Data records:
┌──

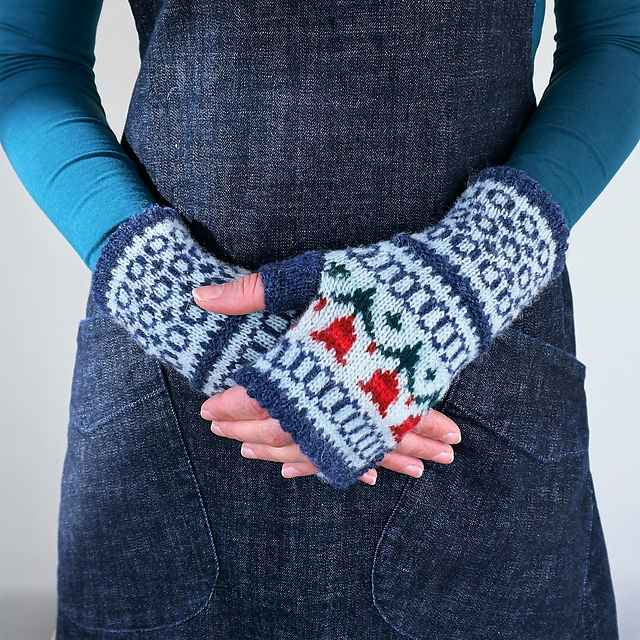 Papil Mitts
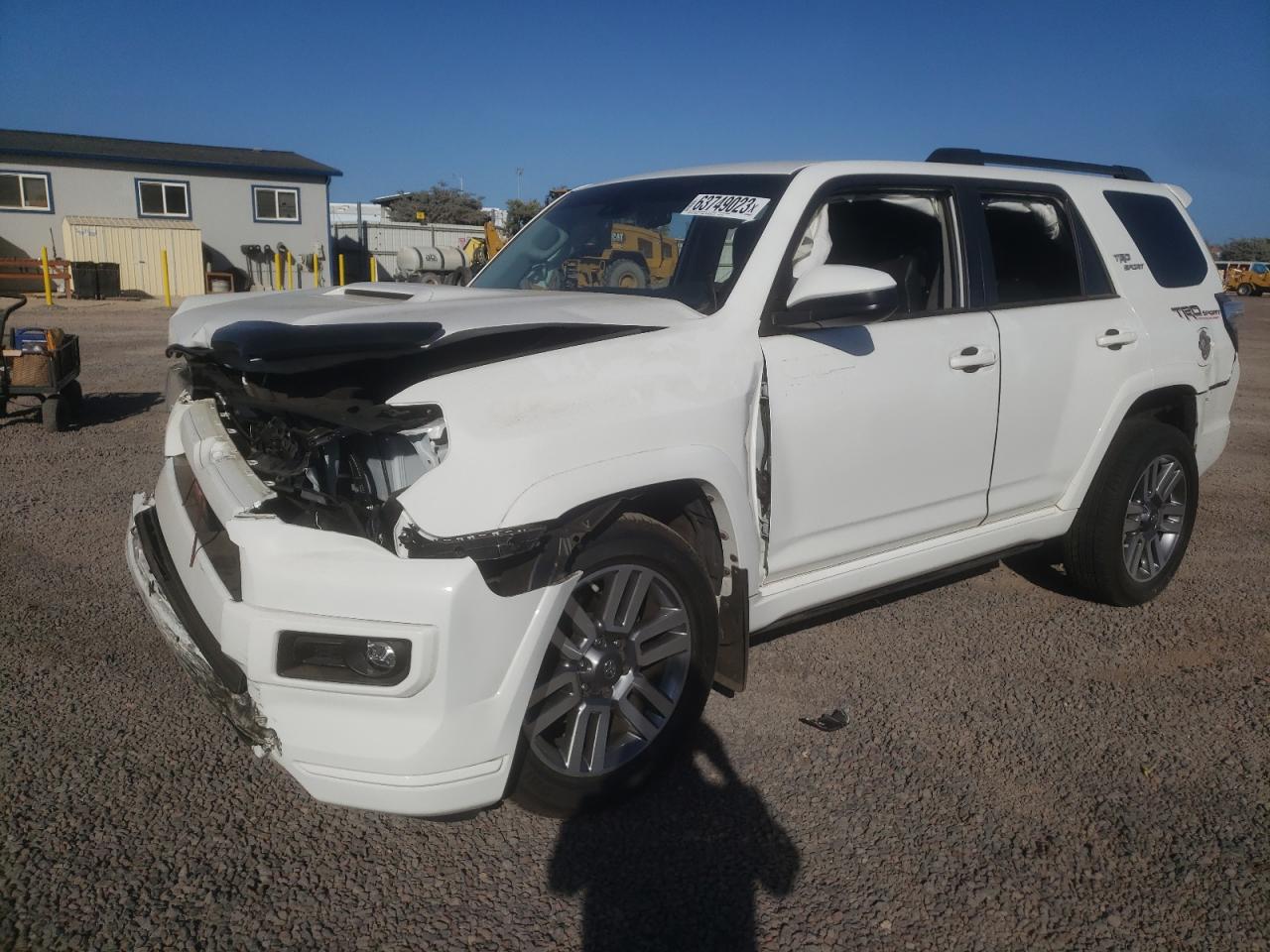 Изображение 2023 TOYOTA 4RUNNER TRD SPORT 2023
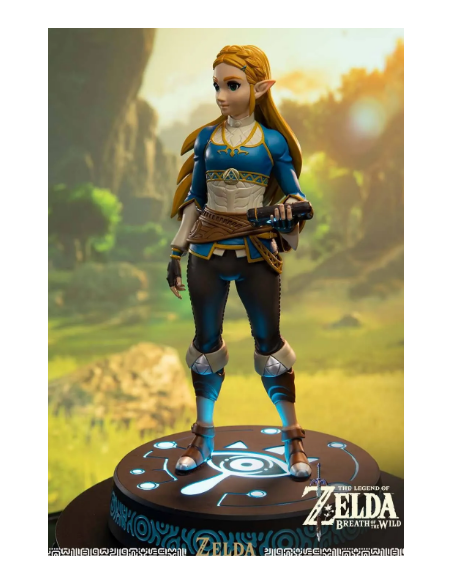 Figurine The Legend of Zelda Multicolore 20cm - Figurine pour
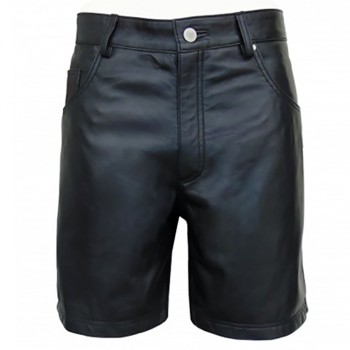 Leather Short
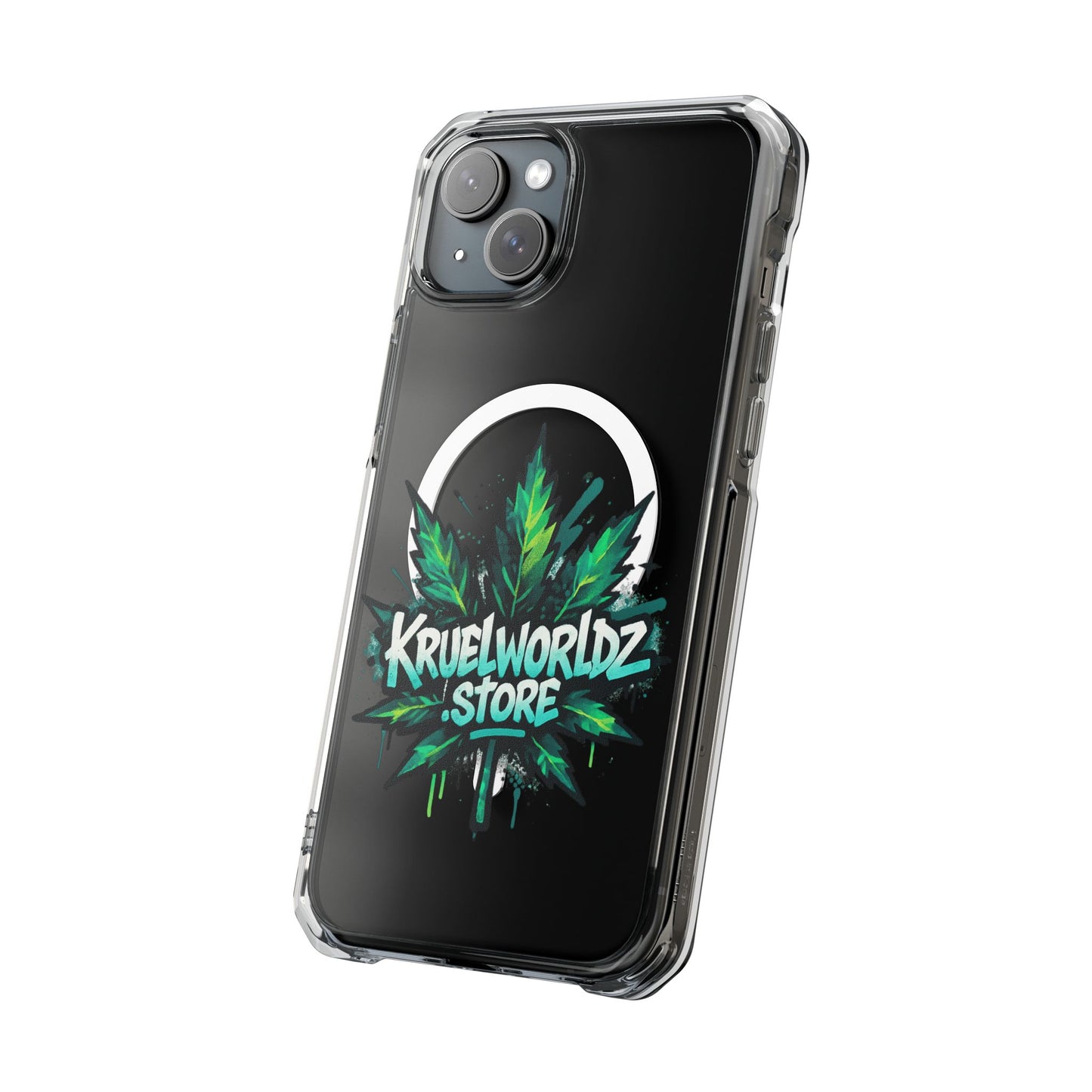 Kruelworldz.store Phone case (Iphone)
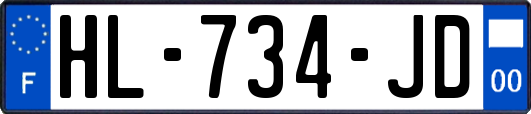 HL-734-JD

└──

▶ [WHAT THE EXERCISE ASKS] Output the whole of the data, unchanged; keep the pictures out.

▶ [EXERCISE RESPONSE]
 Papil Mitts
 Изображение 2023 TOYOTA 4RUNNER TRD SPORT 2023
 Figurine The Legend of Zelda Multicolore 20cm - Figurine pour
 Leather Short
 Kruelworldz.store Phone case (Iphone)
 HL-734-JD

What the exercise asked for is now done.